(Records for processing begins)

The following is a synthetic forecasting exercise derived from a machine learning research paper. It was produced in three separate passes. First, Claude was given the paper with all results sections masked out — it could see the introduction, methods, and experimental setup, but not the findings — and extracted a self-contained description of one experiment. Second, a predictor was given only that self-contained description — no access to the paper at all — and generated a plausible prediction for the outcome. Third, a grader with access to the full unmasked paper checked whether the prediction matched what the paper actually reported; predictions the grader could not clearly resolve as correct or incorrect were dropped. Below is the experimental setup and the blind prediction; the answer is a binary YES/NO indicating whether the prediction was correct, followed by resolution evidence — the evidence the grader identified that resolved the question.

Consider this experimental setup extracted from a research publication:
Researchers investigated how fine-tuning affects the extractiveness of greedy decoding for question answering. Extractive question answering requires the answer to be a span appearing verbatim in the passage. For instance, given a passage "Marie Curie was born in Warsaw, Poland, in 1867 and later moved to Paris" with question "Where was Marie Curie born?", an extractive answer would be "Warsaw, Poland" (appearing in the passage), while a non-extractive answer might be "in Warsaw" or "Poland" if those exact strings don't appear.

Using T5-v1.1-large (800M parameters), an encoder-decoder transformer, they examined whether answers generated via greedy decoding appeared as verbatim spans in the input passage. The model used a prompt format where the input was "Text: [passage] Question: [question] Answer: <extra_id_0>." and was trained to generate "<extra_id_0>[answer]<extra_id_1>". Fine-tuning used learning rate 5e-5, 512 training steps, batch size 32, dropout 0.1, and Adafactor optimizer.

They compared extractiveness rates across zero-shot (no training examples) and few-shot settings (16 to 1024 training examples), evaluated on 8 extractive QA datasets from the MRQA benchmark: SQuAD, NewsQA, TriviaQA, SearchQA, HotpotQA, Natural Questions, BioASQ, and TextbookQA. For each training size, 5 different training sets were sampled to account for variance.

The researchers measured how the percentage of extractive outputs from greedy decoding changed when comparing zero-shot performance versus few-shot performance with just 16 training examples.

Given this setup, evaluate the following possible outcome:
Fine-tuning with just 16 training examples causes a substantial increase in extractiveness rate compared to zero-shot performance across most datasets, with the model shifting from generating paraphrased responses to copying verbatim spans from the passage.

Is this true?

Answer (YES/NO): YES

(Records for processing ends)
(Records for processing begins)

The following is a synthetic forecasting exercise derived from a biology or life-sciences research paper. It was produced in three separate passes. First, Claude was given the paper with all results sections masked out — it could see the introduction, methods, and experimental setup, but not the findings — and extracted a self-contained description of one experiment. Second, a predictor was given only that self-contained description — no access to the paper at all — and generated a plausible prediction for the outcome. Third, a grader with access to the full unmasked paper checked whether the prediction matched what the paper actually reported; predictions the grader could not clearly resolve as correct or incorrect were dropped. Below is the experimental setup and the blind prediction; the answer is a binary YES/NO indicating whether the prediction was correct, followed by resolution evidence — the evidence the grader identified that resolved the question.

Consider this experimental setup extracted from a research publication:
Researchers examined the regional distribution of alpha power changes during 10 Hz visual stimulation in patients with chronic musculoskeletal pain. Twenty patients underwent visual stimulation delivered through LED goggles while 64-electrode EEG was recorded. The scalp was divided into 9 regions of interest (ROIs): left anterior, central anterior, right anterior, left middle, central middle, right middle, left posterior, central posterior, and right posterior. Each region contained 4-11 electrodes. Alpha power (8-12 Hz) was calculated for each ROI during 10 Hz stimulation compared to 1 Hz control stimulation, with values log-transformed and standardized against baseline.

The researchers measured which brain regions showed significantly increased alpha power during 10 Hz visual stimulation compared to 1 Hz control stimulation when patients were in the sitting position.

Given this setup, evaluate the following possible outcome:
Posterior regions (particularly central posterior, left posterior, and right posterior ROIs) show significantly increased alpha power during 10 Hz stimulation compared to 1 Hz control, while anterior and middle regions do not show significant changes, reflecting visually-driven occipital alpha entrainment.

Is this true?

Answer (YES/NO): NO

(Records for processing ends)

### Task prompt
For each line in the records that holds "checked", show that line as it stands.

### Reply to the exercise
The following is a synthetic forecasting exercise derived from a machine learning research paper. It was produced in three separate passes. First, Claude was given the paper with all results sections masked out — it could see the introduction, methods, and experimental setup, but not the findings — and extracted a self-contained description of one experiment. Second, a predictor was given only that self-contained description — no access to the paper at all — and generated a plausible prediction for the outcome. Third, a grader with access to the full unmasked paper checked whether the prediction matched what the paper actually reported; predictions the grader could not clearly resolve as correct or incorrect were dropped. Below is the experimental setup and the blind prediction; the answer is a binary YES/NO indicating whether the prediction was correct, followed by resolution evidence — the evidence the grader identified that resolved the question.
The following is a synthetic forecasting exercise derived from a biology or life-sciences research paper. It was produced in three separate passes. First, Claude was given the paper with all results sections masked out — it could see the introduction, methods, and experimental setup, but not the findings — and extracted a self-contained description of one experiment. Second, a predictor was given only that self-contained description — no access to the paper at all — and generated a plausible prediction for the outcome. Third, a grader with access to the full unmasked paper checked whether the prediction matched what the paper actually reported; predictions the grader could not clearly resolve as correct or incorrect were dropped. Below is the experimental setup and the blind prediction; the answer is a binary YES/NO indicating whether the prediction was correct, followed by resolution evidence — the evidence the grader identified that resolved the question.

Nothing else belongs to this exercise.